**S03P02_tutorial_parallel_evaluation_in_jax.ipynb**

Arz

2024 APR 21 (SUN)

reference:
https://jax.readthedocs.io/en/latest/jax-101/06-parallelism.html

In [2]:
import numpy as np

In [3]:
import jax
import jax.numpy as jnp
from jax import lax
from jax import grad, jit, vmap
from jax import random

In [4]:
%xmode minimal

Exception reporting mode: Minimal


facilities built into JAX for SPMD (single-program, multiple-data) code.

# TPU setup

In [5]:
jax.devices()

[cuda(id=0)]

# the basics

## ex) convolve

In [6]:
def convolve(x, y):
    output = []
    for i in range(1, len(x) - 1):
        output.append(jnp.dot(x[i-1:i+2], y))
    return jnp.array(output)

In [7]:
x = jnp.arange(5)
y = jnp.array([2., 3., 4.])

In [8]:
convolve(x, y)

Array([11., 20., 29.], dtype=float32)

In [19]:
num_devices = jax.local_device_count()

x_batch = np.arange(5*num_devices).reshape(-1, 5)
y_batch = np.stack([y]*num_devices)

if num_devices > 1:
    y_batch[1] = [7, 4, 2]

print(x_batch)
print(y_batch)

[[0 1 2 3 4]]
[[2. 3. 4.]]


### vmap

In [20]:
jax.vmap(convolve)(x_batch, y_batch)

Array([[11., 20., 29.]], dtype=float32)

### pmap

In [21]:
jax.pmap(convolve)(x_batch, y_batch)

Array([[11., 20., 29.]], dtype=float32)

❓ if we were to run another parallel computation, the elements would stay on their respective devices, without incurring cross-device communication costs.

In [22]:
jax.pmap(convolve)(x_batch, jax.pmap(convolve)(x_batch, y_batch))

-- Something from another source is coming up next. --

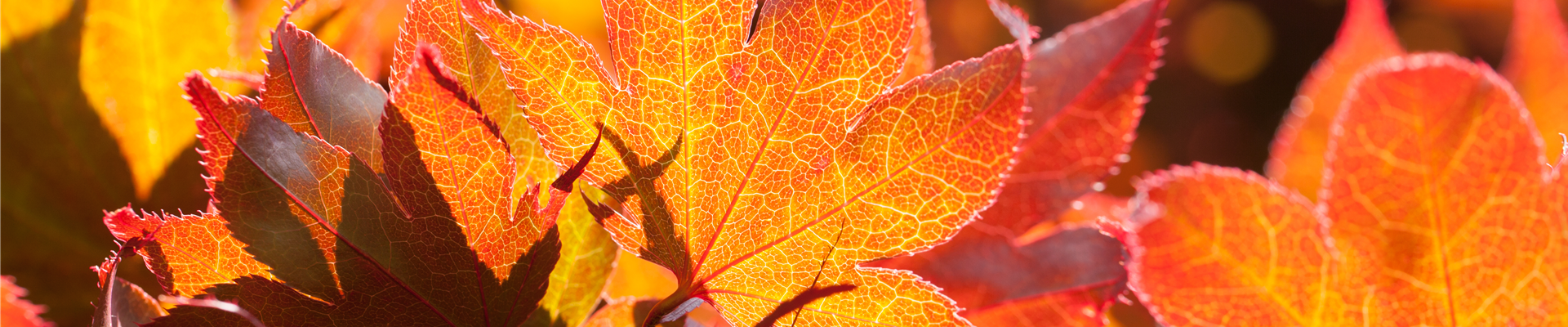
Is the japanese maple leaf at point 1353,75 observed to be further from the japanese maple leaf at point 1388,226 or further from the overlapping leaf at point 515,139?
the overlapping leaf at point 515,139

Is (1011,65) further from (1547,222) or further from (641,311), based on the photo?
(1547,222)

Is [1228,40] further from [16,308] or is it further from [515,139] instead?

Array([[ 78., 138., 198.]], dtype=float32)

# specifying in_axes

⚠️ note: unlike vmap's case, _axes option must be a tuple, not a vector.

e.g.) in_axes=[1, 0]: throws error, in_axes=(1, 0): OK.

In [24]:
jax.pmap(convolve, in_axes=1, out_axes=1)(x_batch.T, y_batch.T) 

Array([[11.],
       [20.],
       [29.]], dtype=float32)

## case: dimension inconsistency

In [30]:
# jax.pmap(convolve, in_axes=1, out_axes=0)(x_batch.T, y_batch)  # forbidden: throws error

# dimension inconsistency

### fix

in_axes=[axis to take for arg1 (x_batch), axis to take for arg2 (y_batch)]

In [37]:
jax.pmap(convolve, in_axes=(1, 0), out_axes=0)(x_batch.T, y_batch)

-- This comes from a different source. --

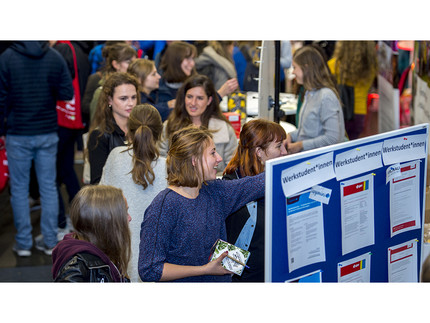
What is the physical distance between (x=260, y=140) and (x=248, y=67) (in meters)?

Array([[11., 20., 29.]], dtype=float32)

In [38]:
jax.pmap(convolve, in_axes=(1, 0), out_axes=1)(x_batch.T, y_batch)

Array([[11.],
       [20.],
       [29.]], dtype=float32)

## case: when only one of the arguments is batched

In [23]:
jax.pmap(convolve, in_axes=(0, None))(x_batch, y)

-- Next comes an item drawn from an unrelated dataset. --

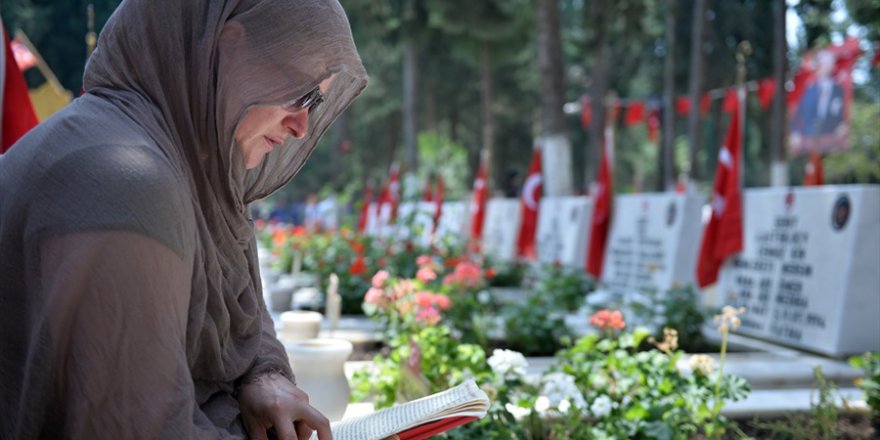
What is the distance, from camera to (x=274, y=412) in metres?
1.44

Array([[11., 20., 29.]], dtype=float32)

# pmap and jit

jax.pmap JIT-compiles the function given to it as part of its operation.

**so there is no need to additionally jax.jit it**.

# communication between devices

sometimes we need to pass information between the devices.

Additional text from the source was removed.